# join us to celebrate



## 1st Generation

Hello:

Can someone translate this for me:

Join us for a cookout to celebrate 
Megan's and Jessica's Birthday and Lauren's graduation.

Please say you'll come.
Saturday, July 25, 2009 at 2 p.m.
at Danny's and Diane's home

Please bring your bathing suits!

dziekie


----------



## majlo

_Przyjedźcie (plural)/Przyjedź (singular) do nas na grilla. Świętujemy urodziny Megan i Jessici oraz ukończenie studiów* przez Lauren.
Proszę, powiedzcie (plural)/powiedz (singular), że przyjedziecie (plural)/przyjedziesz (singular).
Sobota, 25 lipca, 2009, o 14:00
U Dannego i Diane.
Weźcie (plural)/Weź (singular) ze sobą stroje kąpielowe (plural)/strój kąpielowy (singular).

* What is she graduating from? "Ukończenie studiów" means to graduate from a university.

_There you go.


----------



## robin74

majlo said:


> _Świętujemy urodziny Megan i _Jessici Jessiki


_When declined, "c" changes to "k" before i.



			Proszę, powiedzcie (plural)/powiedz (singular), że przyjedziecie(plural)/przyjedziesz (singular).
		
Click to expand...

I'd rather say "potwierdźcie przyjazd", or simply "RSVP"
_


> Dannego Danny'ego_ i Diane._


----------



## .Jordi.

robin74 said:


> _When declined, "c" changes to "k" before e [...].
> _


Oh really?

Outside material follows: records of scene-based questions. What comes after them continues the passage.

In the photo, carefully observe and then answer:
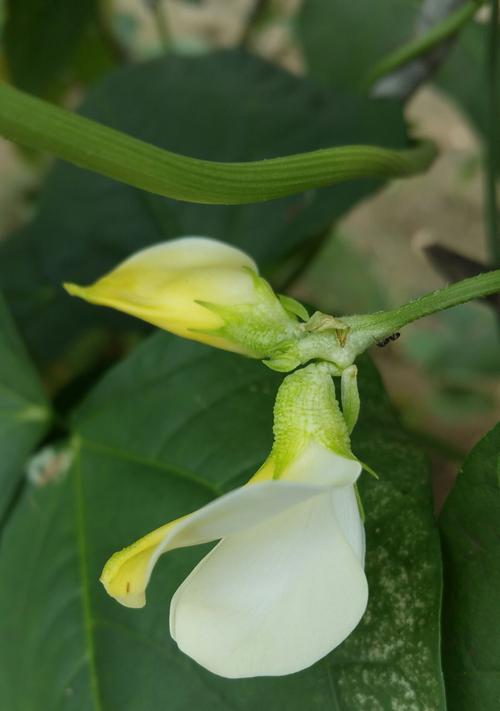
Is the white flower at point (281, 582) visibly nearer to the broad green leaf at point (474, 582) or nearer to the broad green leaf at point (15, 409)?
the broad green leaf at point (474, 582)

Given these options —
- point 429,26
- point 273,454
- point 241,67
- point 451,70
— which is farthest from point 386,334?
point 451,70

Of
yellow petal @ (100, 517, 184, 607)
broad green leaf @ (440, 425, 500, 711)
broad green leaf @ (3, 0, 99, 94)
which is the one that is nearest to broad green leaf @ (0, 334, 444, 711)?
broad green leaf @ (440, 425, 500, 711)

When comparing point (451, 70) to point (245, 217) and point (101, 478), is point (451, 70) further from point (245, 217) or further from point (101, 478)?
point (101, 478)

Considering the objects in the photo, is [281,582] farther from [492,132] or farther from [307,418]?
[492,132]

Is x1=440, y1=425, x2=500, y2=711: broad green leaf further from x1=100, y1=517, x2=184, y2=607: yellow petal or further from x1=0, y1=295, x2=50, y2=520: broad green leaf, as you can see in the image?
x1=0, y1=295, x2=50, y2=520: broad green leaf

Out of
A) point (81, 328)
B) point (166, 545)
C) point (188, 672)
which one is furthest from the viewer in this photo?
point (81, 328)

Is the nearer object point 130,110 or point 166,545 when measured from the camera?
point 166,545
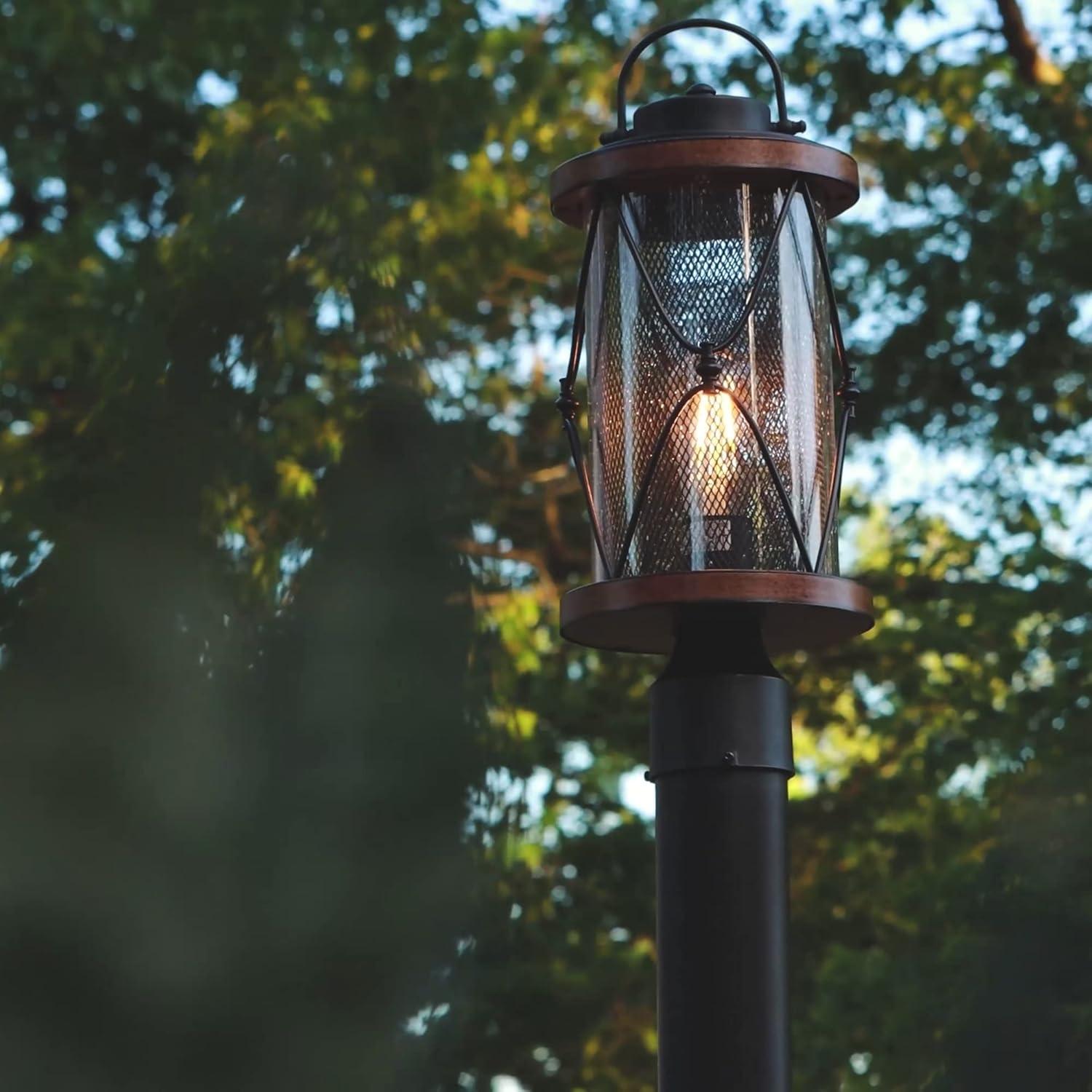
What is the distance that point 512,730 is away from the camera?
17.4 ft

Who told you that?


----------



## robin74

Of course you're right, it doesn't 
Still, it does change to "k" before "i" whenever it's supposed to be pronounced as "ki".


----------



## 1st Generation

Dzieki za tlumaczenie!

Now I think it will be on Sunday, the 26th.  

Niedziele,...


----------



## 1st Generation

Lauren is finishing grade school (school before High School)

So is that ulgulnaka? before gymnasium.

What is the order of schooling:

przedszkole (preschool)
zurowki (first grade)
ulgulnaka (grade school)
gymnasium (High school?)
Studyja (College)

Can you correct me on this?


----------



## .Jordi.

1st Generation said:


> What is the order of schooling:
> 
> przedszkole (preschool)   1.
> zurowki (first grade) zerówka 2.
> szkoła podstawowa (elementary school) 3.
> ulgulnaka (grade school) ogólniak (liceum ogólnokształcące = high school) 5.
> gymnasium (High school?) gimnazjum (type of school providing secondary education in some parts of Europe, comparable to English grammar schools or sixth form colleges and U.S. college preparatory high schools) 4.
> Studyja (College) studia 6.


_Ogólniak_ is after _gimnazjum_, so if she is finishing school before high school so it should be _gimnazjum_, of course if we're talking about Polish system of education. Anyway, you can always say something like: „ukończenie kolejnego etapu nauki” instead of „ukończenie studiów” .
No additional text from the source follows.